On STIR, we defined MC-related signal increase as visible increase compared to normal vertebral bone marrow, formed and located as an MC and/or located in or abutting a region with MC on T1/T2 (and not located in a likely hemangioma). MC-related STIR signal increase was evaluated for presence, height, anteroposterior (AP) extent, volume, and maximum intensity (Table 2). STIR signal decrease was not evaluated. STIR signal intensity was measured in the region with most intense MC-related STIR signal, in the cerebrospinal fluid (CSF) and in normal vertebral body marrow (Table 2, Fig. 1). The measurements were made in circular regions of interest available in our PACS with size 25 mm2 (used for most intense MC-related STIR signal and CSF) and 44 mm2 (used for normal vertebral body marrow) (Fig. 1). Care was taken to avoid surrounding structures, e.g. intervertebral discs, nerve roots, central vertebral vein. Intensity of CSF varied between levels and was measured at the same disc level as the MC-related STIR signal. Maximum intensity of the MC-related STIR signal (“Stir”) in % points on a scale from normal vertebral body intensity (“Body,” 0%) to CSF intensity (“CSF,” 100%) was calculated as ((Stir – Body)/(CSF – Body)) × 100.

Fig. 1.

(a–c) STIR signal increases related to MCs. A 48-year old woman with type II MCs and MC-related STIR signal increases superior and inferior to the L5/S1 disc. The figure shows measurements of (a) height, (b) AP extent, and (c) maximum intensity of the STIR signal with vertebral body and CSF intensities for reference. (c) The circular regions of interest used for measurements are visible with their sizes and gray-scale values, from left to right: maximum intensity (area = 24.9 mm2, average = 131.1 GY), vertebral body intensity (area = 44.2 mm2, average = 45.05 GY), and CSF intensity (area = 24.9 mm2, average = 360.8 GY). Corresponding T1W/T2W fast spin-echo images show type II MCs. Note the diffuse outline of the STIR signal. Note also the thin hyperintense zone on STIR near normal endplates (arrow), which may be mistaken for an AP continuation of an MC-related STIR signal increase at endplates with such increase. AP, anteroposterior; CSF, cerebrospinal fluid; MC, Modic change; STIR, short tau inversion recovery.

Statistical analyses

For each endplate L4–S1, we calculated Fleiss’ kappa for all observers and Cohen’s kappa for each observer pair. Kappa was unweighted for dichotomous variables and linearly weighted for ordinal variables. McNemar’s test was applied to compare the prevalence of findings between observers. We computed means of differences between observers with 95% limits of agreement for height and AP extent of findings in % points of vertebral body height and AP extent, and for STIR signal intensity in % points on the scale from normal vertebral body intensity (0%) to CSF intensity (100%). We used sample size weighted means and pooled limits of agreement from all endplates to compute the mean differences between the observers with 95% limits of agreement for all endplates. The 95% limits of agreements represent the limits within which 95% of the differences are expected to occur. We used MedCalc 17.6 (MedCalc Software) to compute means, R 3.5 (R Foundation for Statistical Computing) for kappa and weighted means, and Matlab 9.5 (Mathworks) to derive forest plots.

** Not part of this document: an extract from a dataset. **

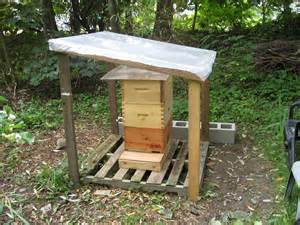 the hive shelter picture 1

Only data from L4/L5 and L5/S1 were analyzed, due to <10% prevalence of MCs at higher levels. Kappa is usually not reported for findings with prevalence <10%, as very low prevalence can lead to very low kappa values despite very high actual agreement (46). Kappa was interpreted as: k ≤ 0.20 = poor; 0.21–0.40 = fair; 0.41–0.60 = moderate; 0.61–0.80 = good; and 0.81–1.00 = very good agreement beyond chance (47).

Sample size

Assuming a finding has a prevalence of 30%, 85 patients are needed to detect (β = 0.2, two-sided α = 0.05) an unweighted pairwise kappa value of 0.70 as significantly larger than 0.40 (46). We used three observers and 120 patients to further improve the power and increase the size of subgroups. In general, at least 50 individuals are recommended in reliability studies (48).

Results

The observers reported MC-related STIR signal increases regardless of MC type on T1/T2. There were no missing data.

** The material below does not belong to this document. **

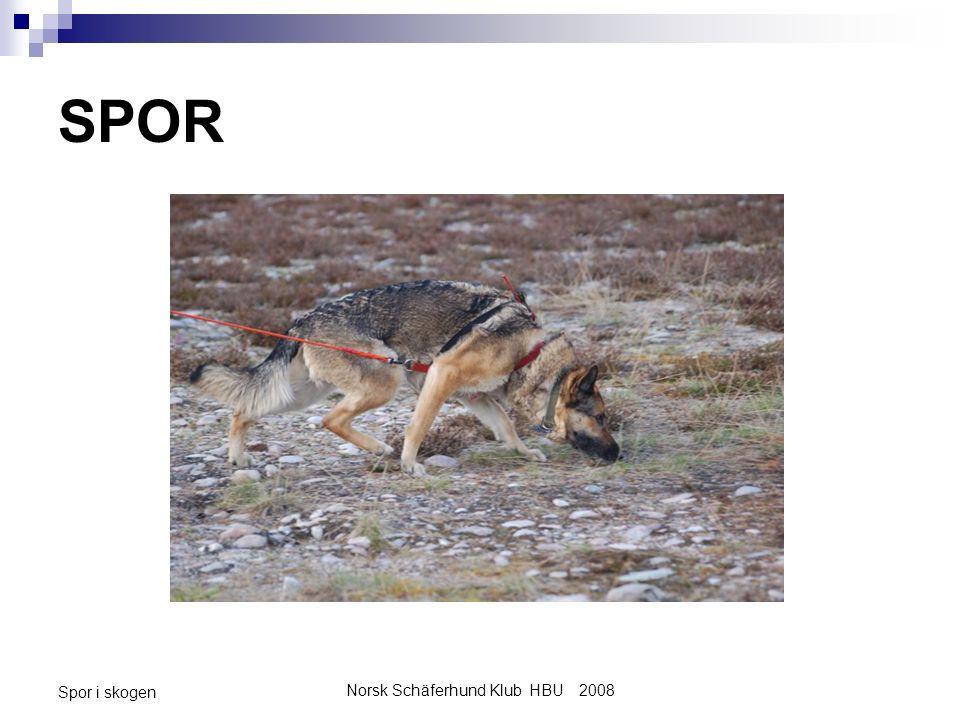 Norsk Schäferhund Klub HBU 2008 Spor i skogen SPOR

Categorical STIR variables

Overall agreement between the three radiologists (mean Fleiss’ kappa) was very good for presence of MC-related STIR signal increase (0.86), and moderate for its height (0.51), AP extent (0.48), and volume (0.56) (Fig. 2). Kappa values were generally lower at L5/S1 inferior to disc.

Fig. 2.

Categorical STIR variables: forest plot for kappa values with 95% CIs. The figure shows Fleiss’ kappa values with 95% CIs for all observers for variables describing MC-related STIR signal increases superior (sup) and inferior (inf) to the L4/L5 and L5/S1 discs. These variables were presence (yes/no), height (four categories), AP extent (three categories), and volume (four categories) of region with high STIR signal. Mean kappa value for agreement between all raters across all four levels L4–S1 is marked with a bold vertical line. This line and circles representing kappa values are green for kappa values >0.50 (the midpoint of the moderate agreement category) and otherwise red. AP, anteroposterior; CI, confidence interval; MC, Modic change; STIR, short tau inversion recovery.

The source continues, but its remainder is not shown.